**Task prompt:** Lower down are entries containing pictures. Copy exactly, without those pictures, the lines from the line with "1925: Aerial view" through the line with "Back on the".

**Entries provided:**
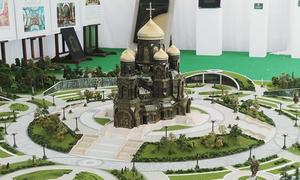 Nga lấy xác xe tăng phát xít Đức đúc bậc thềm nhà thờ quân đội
--
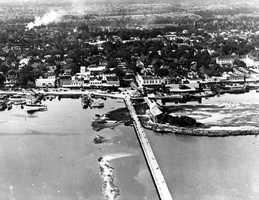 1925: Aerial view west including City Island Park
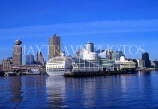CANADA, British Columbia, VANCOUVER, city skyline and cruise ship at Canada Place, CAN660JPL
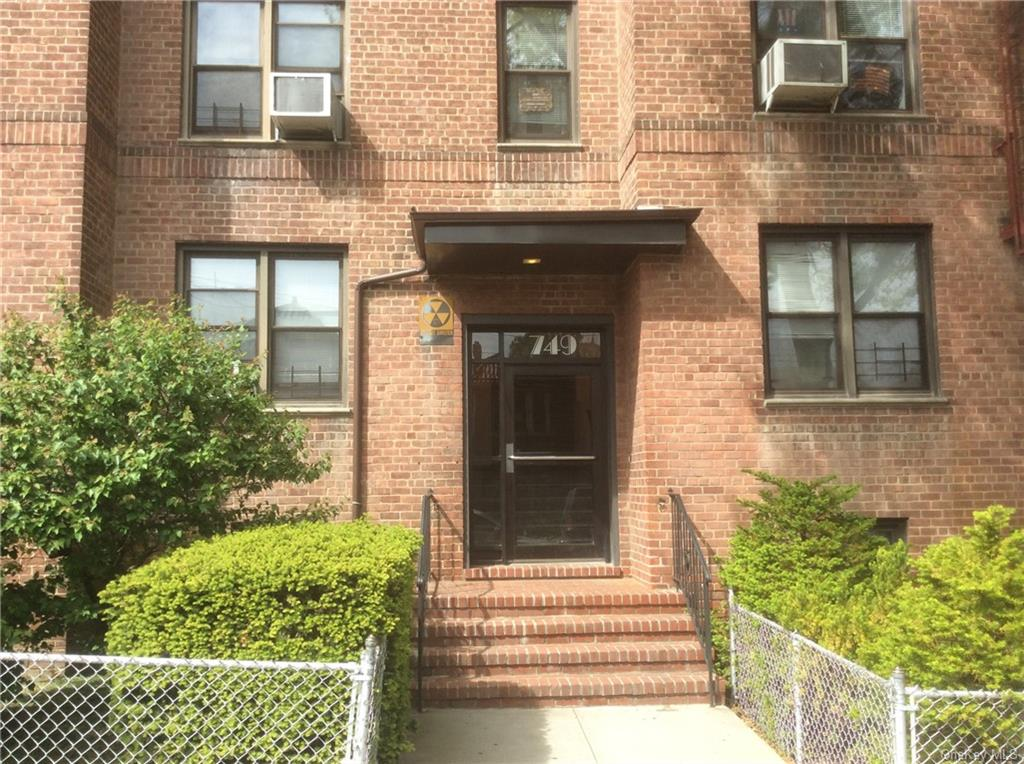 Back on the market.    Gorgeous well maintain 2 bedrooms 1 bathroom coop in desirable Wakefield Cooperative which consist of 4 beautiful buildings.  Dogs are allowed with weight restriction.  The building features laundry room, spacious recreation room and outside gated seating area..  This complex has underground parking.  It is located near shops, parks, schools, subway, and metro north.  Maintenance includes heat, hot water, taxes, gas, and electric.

**Answer below:**
 1925: Aerial view west including City Island Park
CANADA, British Columbia, VANCOUVER, city skyline and cruise ship at Canada Place, CAN660JPL
 Back on the market.    Gorgeous well maintain 2 bedrooms 1 bathroom coop in desirable Wakefield Cooperative which consist of 4 beautiful buildings.  Dogs are allowed with weight restriction.  The building features laundry room, spacious recreation room and outside gated seating area..  This complex has underground parking.  It is located near shops, parks, schools, subway, and metro north.  Maintenance includes heat, hot water, taxes, gas, and electric.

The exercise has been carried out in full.